Captain Nolan, who was killed at Balaklava, served in an Hungarian regiment, in the Austrian service, afterwards in our own service in India, and visited Russia, France, Denmark, and South Germany, to collect materials for his work on the “History of Cavalry and on the Training of Horses,” although he set out with the golden rule laid down by the great Greek horseman, Xenophon, more than a thousand years ago—“Horses are taught, not by Harshness, but by Gentleness,” only refers incidentally to a plan for throwing a horse down, in an extract from Baucher’s great work, which will presently be quoted, but attaches no importance to it, and was evidently totally ignorant of the foundation of the Rarey system.

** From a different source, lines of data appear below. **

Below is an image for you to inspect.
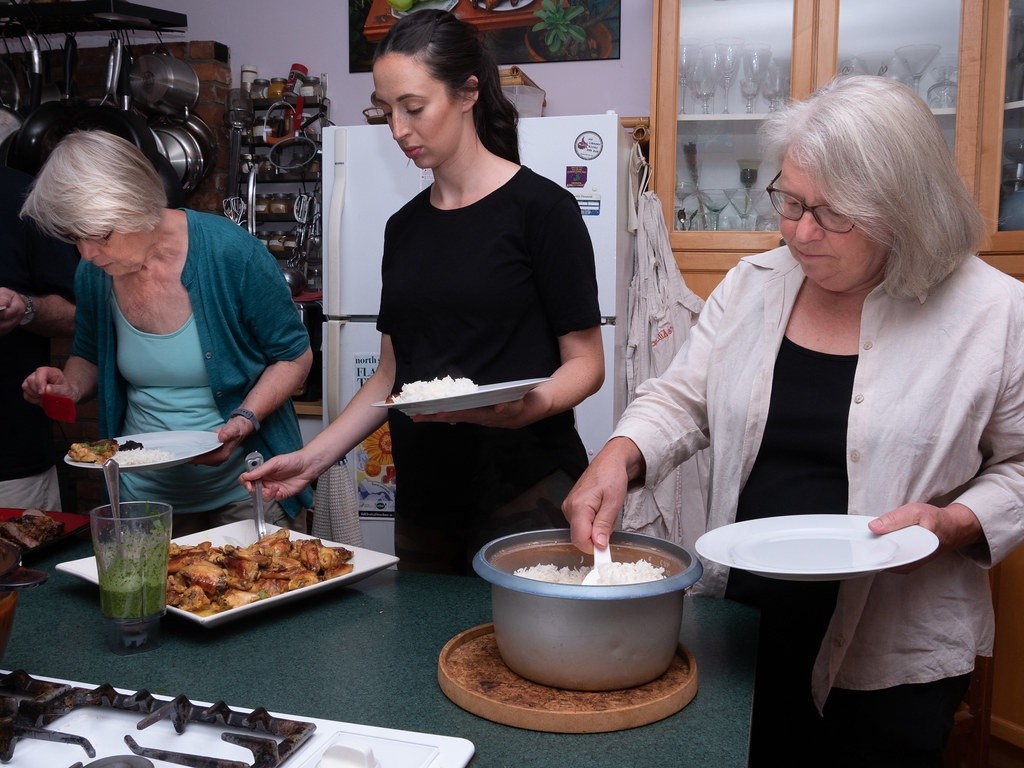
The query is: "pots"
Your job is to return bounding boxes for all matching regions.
[0,30,216,201]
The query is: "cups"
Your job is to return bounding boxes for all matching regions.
[88,500,173,654]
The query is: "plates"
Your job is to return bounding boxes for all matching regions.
[64,430,225,472]
[370,377,556,415]
[390,0,458,19]
[470,0,535,11]
[55,517,400,626]
[695,514,940,580]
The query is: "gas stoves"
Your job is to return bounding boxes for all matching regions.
[0,668,475,767]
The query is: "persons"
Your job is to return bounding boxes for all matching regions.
[22,130,313,539]
[239,9,605,577]
[561,74,1024,768]
[0,166,77,512]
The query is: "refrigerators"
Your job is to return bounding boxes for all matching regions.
[322,109,639,563]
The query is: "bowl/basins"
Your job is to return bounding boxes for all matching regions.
[503,85,545,118]
[473,529,703,691]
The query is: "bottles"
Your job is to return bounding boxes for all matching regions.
[299,76,321,98]
[237,149,322,184]
[268,78,287,98]
[282,63,308,96]
[270,192,292,213]
[249,79,270,99]
[258,229,298,253]
[242,112,313,147]
[255,193,272,212]
[288,192,301,212]
[240,64,258,98]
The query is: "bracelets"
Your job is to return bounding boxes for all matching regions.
[230,408,261,433]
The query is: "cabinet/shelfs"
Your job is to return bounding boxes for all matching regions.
[228,94,331,402]
[648,0,1023,747]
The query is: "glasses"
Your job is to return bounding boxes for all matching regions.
[66,230,113,247]
[765,169,855,233]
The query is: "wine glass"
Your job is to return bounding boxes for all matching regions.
[675,155,778,231]
[678,42,789,113]
[839,44,956,111]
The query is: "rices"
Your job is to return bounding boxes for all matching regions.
[511,555,666,586]
[391,375,478,404]
[103,448,173,466]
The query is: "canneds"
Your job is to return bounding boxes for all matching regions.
[240,63,325,257]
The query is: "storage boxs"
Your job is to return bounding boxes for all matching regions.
[500,85,545,118]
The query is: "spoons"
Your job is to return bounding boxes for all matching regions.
[581,531,613,586]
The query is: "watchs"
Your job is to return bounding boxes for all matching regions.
[19,293,35,326]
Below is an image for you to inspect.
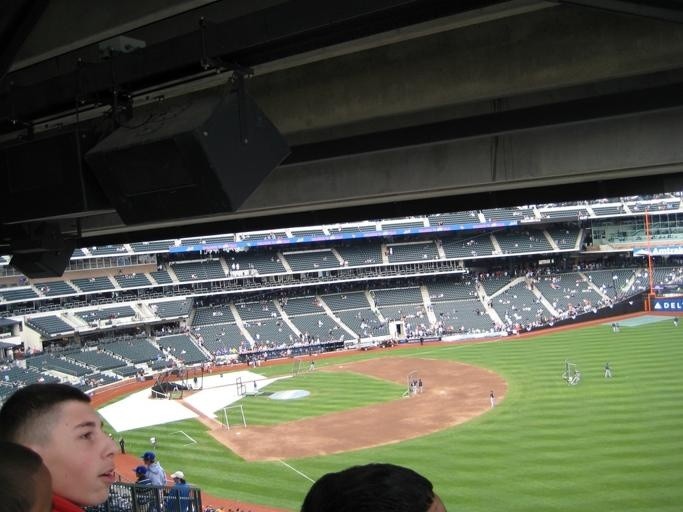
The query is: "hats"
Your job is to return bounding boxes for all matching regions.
[132,466,146,474]
[140,451,154,459]
[170,470,184,478]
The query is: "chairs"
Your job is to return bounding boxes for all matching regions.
[0,186,682,412]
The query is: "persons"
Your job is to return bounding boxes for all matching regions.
[299,463,448,512]
[0,383,117,511]
[0,442,55,512]
[81,433,254,510]
[0,193,682,408]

The accomplished Colonel Greenwood, who was equally learned in the manége of the Haute Ecole, and skilled in the style of the English hunting-fields, gives no hint of a method which reduces the time for taming colts from months to hours, and makes the docility of five horses out of six merely a matter of a few weeks’ patience.
The sporting newspapers of England and America were so completely off the true scent when guessing at the Rarey method, that they put faith in recipes of oils and scents for taming horses.

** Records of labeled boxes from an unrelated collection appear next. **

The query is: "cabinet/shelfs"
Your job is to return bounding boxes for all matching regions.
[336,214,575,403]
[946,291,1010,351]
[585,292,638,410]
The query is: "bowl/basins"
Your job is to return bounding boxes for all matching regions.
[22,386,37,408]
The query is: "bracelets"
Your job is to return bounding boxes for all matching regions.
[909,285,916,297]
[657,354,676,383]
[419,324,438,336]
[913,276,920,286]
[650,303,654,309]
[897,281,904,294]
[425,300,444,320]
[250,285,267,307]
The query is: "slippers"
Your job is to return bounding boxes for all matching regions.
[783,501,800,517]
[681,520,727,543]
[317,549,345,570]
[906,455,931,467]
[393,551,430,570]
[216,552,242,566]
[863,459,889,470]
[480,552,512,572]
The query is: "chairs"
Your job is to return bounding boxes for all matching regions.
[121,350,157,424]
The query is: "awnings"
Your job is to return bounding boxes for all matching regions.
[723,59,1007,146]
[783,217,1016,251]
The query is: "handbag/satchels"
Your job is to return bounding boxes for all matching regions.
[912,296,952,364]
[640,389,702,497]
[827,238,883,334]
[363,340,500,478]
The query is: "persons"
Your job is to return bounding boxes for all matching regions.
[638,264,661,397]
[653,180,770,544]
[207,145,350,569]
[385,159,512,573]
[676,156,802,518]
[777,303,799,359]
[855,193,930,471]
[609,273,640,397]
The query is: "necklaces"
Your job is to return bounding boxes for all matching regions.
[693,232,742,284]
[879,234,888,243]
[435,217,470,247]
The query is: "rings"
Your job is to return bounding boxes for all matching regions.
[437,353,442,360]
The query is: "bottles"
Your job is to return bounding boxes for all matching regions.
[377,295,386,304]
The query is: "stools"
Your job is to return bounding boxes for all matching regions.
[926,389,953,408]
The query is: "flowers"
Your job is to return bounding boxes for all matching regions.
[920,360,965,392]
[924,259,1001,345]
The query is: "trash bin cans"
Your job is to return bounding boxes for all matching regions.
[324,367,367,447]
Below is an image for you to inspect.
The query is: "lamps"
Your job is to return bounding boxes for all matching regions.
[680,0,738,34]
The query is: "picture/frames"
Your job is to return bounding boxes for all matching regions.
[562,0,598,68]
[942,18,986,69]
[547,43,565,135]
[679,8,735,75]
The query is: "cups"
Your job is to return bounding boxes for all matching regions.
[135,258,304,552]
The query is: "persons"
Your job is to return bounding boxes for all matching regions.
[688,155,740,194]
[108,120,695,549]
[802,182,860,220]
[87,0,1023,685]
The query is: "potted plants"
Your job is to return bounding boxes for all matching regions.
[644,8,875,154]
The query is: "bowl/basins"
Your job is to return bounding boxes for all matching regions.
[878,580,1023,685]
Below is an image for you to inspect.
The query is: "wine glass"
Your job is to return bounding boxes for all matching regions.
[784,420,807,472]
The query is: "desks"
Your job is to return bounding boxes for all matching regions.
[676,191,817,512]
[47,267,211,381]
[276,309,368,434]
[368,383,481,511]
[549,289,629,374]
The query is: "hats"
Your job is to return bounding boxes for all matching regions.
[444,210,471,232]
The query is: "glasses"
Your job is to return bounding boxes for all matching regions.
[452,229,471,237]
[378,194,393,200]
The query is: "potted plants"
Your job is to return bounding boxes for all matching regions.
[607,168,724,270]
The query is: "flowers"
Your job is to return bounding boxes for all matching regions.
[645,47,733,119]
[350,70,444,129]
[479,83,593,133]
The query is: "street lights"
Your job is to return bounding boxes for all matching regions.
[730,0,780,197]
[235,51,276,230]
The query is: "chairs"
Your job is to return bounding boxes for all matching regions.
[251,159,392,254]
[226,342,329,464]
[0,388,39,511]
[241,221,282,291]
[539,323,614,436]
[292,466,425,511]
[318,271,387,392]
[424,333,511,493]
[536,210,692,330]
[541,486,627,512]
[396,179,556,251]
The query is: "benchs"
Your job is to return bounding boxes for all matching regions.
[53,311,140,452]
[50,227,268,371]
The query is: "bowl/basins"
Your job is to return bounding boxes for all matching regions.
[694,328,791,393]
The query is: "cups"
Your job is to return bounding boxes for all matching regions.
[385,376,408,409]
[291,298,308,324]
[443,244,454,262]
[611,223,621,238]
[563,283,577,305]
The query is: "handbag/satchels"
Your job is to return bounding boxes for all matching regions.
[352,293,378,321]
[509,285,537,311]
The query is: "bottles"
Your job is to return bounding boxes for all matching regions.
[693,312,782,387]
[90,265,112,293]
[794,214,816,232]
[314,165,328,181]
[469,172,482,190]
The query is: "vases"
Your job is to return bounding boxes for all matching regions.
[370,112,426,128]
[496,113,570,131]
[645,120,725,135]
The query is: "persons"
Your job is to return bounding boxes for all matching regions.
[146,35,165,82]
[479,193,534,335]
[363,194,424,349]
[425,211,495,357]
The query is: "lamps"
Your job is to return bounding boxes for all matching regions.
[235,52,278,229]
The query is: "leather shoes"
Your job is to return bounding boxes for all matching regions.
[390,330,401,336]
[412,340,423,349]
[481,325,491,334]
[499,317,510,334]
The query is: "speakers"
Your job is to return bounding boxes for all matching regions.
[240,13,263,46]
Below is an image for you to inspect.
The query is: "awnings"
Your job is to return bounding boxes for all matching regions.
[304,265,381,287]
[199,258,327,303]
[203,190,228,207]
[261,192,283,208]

Dick Christian—a genius in his way—when on horseback unmatched for patience and pluck, but with no taste for reading and no talent for generalizing, used to conquer savages for temporary use by tying up one fore-foot, and made good water-jumpers of horses afraid of water by making them smell it and wade through it; so that he came very near the Rarey methods, but missed the chain of reasoning that would have led him to go further with these expedients.[5-*]

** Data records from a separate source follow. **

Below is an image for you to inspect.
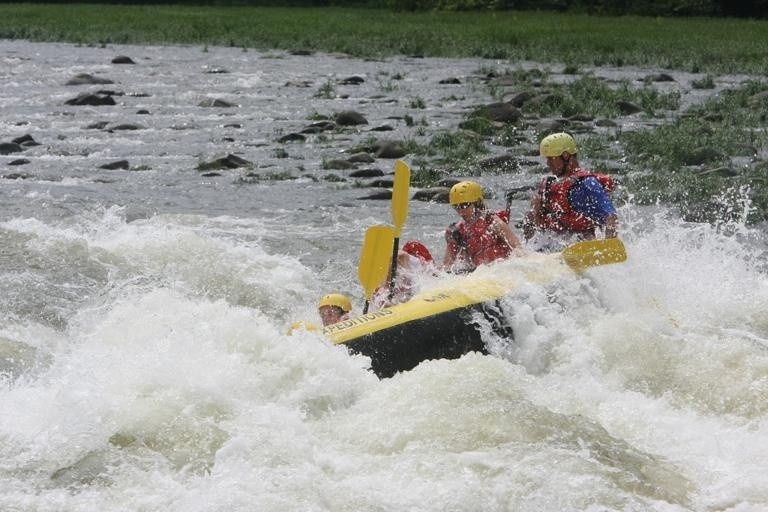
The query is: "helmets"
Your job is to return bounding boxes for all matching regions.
[448,181,483,206]
[317,293,352,313]
[539,132,578,157]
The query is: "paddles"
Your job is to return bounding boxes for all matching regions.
[359,225,394,314]
[391,162,410,299]
[555,237,627,272]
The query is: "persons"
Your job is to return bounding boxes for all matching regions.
[443,181,522,271]
[373,249,422,309]
[318,293,352,327]
[523,133,619,256]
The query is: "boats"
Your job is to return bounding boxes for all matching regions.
[286,250,585,380]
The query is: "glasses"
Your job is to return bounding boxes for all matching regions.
[451,202,470,209]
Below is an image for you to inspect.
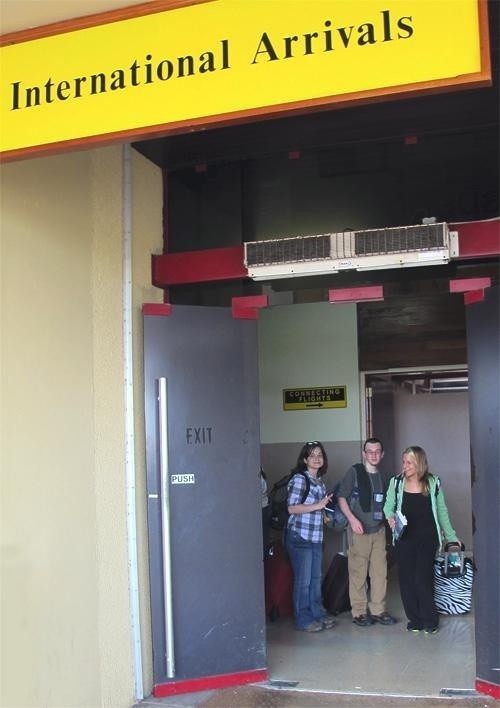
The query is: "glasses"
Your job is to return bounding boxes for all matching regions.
[307,441,320,446]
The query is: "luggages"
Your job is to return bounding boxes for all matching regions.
[321,528,351,615]
[265,538,293,622]
[432,542,473,616]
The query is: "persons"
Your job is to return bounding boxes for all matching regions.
[284,440,334,632]
[383,445,461,634]
[335,438,396,627]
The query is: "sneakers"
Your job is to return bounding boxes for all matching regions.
[295,618,336,633]
[352,614,440,634]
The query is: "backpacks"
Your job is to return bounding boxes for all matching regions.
[269,470,310,530]
[324,467,358,533]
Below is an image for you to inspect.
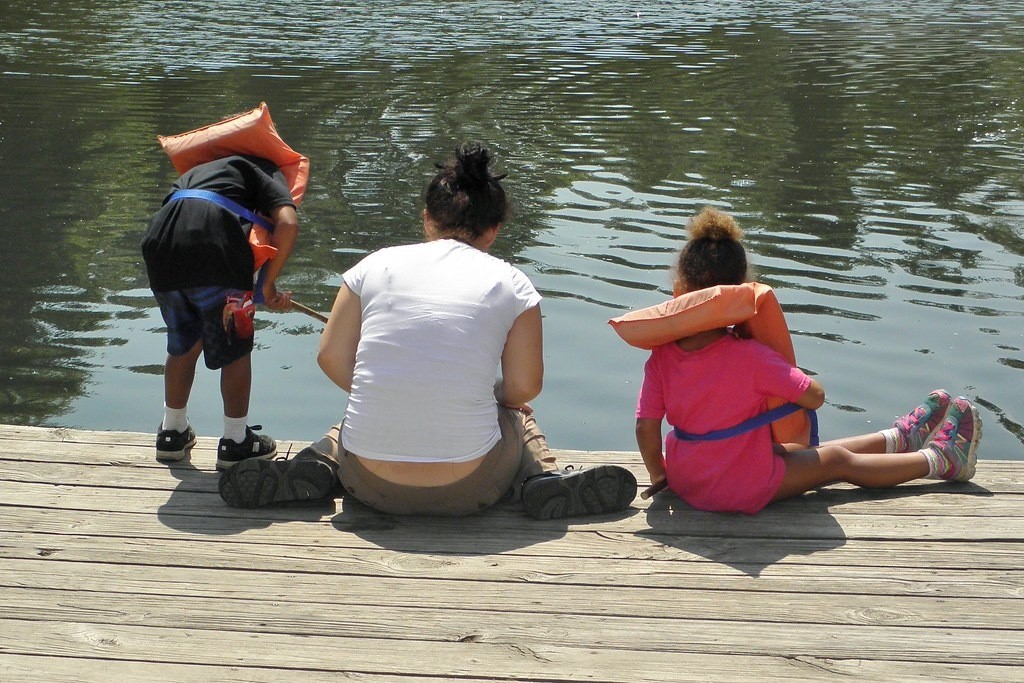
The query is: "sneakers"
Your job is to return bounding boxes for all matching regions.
[522,465,637,520]
[893,389,983,482]
[217,424,277,470]
[217,444,336,508]
[155,416,197,461]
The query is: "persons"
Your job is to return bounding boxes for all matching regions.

Mons. Baucher, of Paris (misprinted Faucher in the American edition), the great modern authority in horse-training and elaborate school equitation, under whom our principal English cavalry generals have studied—amongst others, two enthusiastic disciples of Mr. Rarey, Lord Vivian and General Laurenson, commanding the cavalry at Aldershott—admitted Mr. Rarey’s system was not only “most valuable,” but “quite new to him.”
After Mr. Rarey had taught five or six hundred subscribers, some of whom of course had wives, Mr. Cooke, of Astley’s, began to exhibit a way of making a horse lie down, which bore as much resemblance to Mr. Rarey’s system, as Buckstone’s or Keeley’s travestie of Othello would to a serious performance by a first-rate tragedian. Mr. Cooke pulling at a strap over the horse’s back, was, until he grew, by practice, skilful, more than once thrown down by the extension of the off fore-leg.
Indeed, the proof that the circus people knew neither the Rarey plan, nor the results to be obtained from it, is to be found in the fact, that they continually failed in subduing unruly horses sent to them for that purpose.
A friend of mine, an eminent engineer, sent to Astley’s, about two years ago, a horse which had cost him two hundred pounds, and was useless from a habit of standing still and rearing at the corner of streets; he was returned worse rather than better, and sold for forty pounds. Six lessons from Mr. Rarey would have produced, at least, temporary docility.